Security & supply chain

Datadog says months-long GitHub recon out of dormant 'ghost' accounts is prep for supply-chain attacks

Datadog says months-long GitHub recon out of dormant 'ghost' accounts is prep for supply-chain attacks

Datadog researchers have flagged overlapping, months-long campaigns that abuse GitHub's public API and lean on more than 50 dormant "ghost" accounts, reactivated after two to five years of inactivity, to map organizations and the people who work in them. Some of the same operations also cloned private repositories, took over user tokens and pulled data out through both Git and the API.

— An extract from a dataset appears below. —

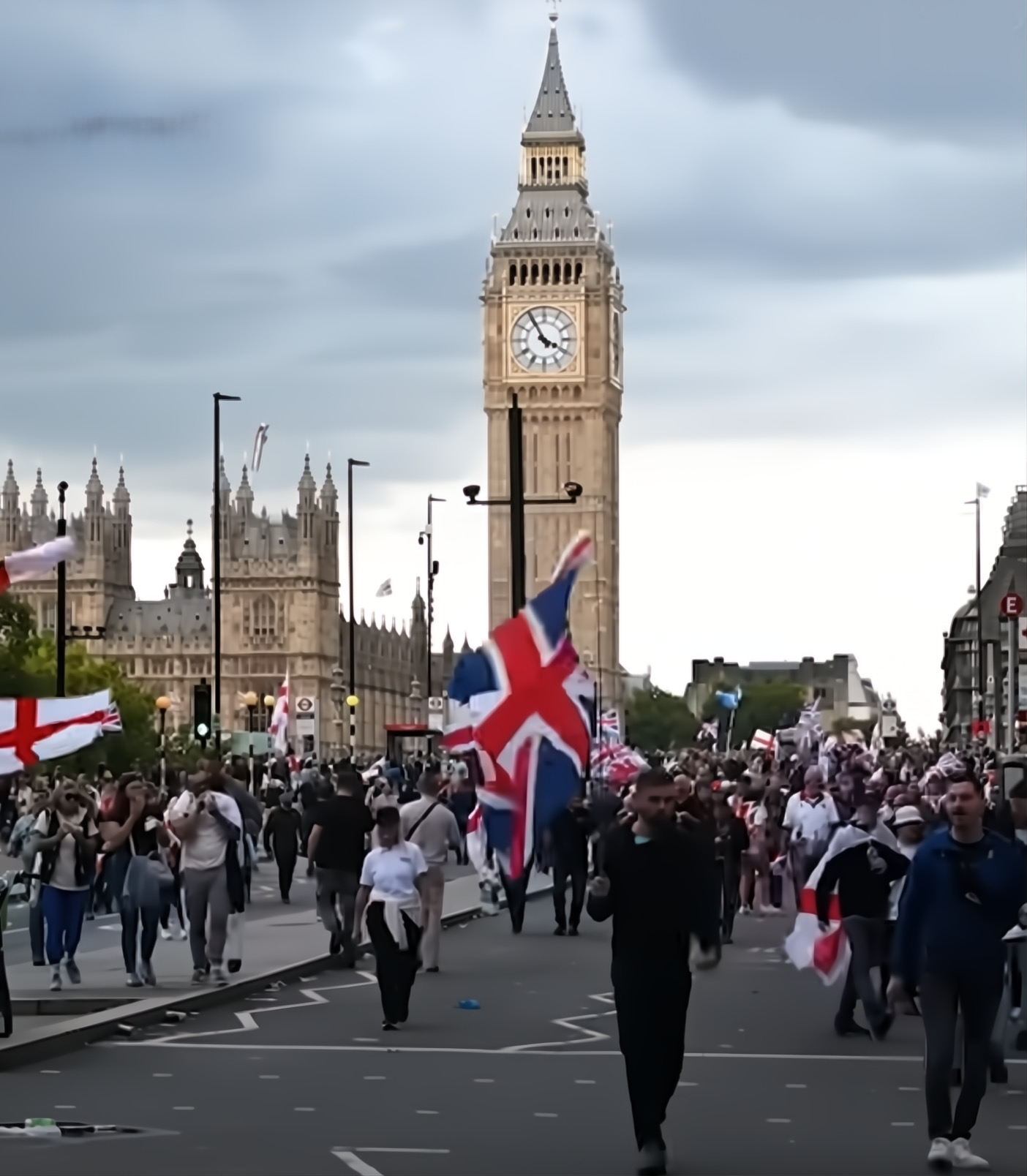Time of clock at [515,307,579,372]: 3:54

The mechanism, per Datadog's Julie Agnes Sparks: "Individually, most of these requests are unremarkable. They hit public endpoints, authenticate cleanly or not at all, and return successful responses." That is what makes them expensive to spot. Public endpoints hand over organization members, public repositories, starred repositories and follower lists to any caller; both GraphQL and REST are in scope. Ghost accounts light up for one to three weeks at a time, and the user-agent strings walk the line: "GitHub-Company-Scraper" at one end, benign-sounding "GitHubAnalytics/1.5" at the other. One campaign leaned on personal access tokens stolen during a December to January window. A separate agent labelled "repo-dumper" used tokens like those to clone private repositories over Git and to pull the rest through API calls.

Where the operational bite lands

Most of this activity looks like traffic you asked for. GitHub carries 420 million-plus repositories and 150 million-plus developers, and abusive calls sit inside that firehose. Datadog puts 95% of malicious Git campaigns at GitHub and 5% at GitLab, with 58% of the campaigns ending in credential phishing and 42% in malware. The recon step is what turns a scraped org chart into a targeted phish or a stolen PAT that gets to CI.

The controls that help are already in the platform. Set organization member visibility to private so the enumeration endpoints stop being a free directory. Rotate personal access tokens on a hard TTL, and prefer fine-grained or short-lived tokens over classic PATs for anything that touches a pipeline. Watch the audit log for unfamiliar user agents and for API patterns that only hit public endpoints. Rate-limit unauthenticated calls at the perimeter where you can.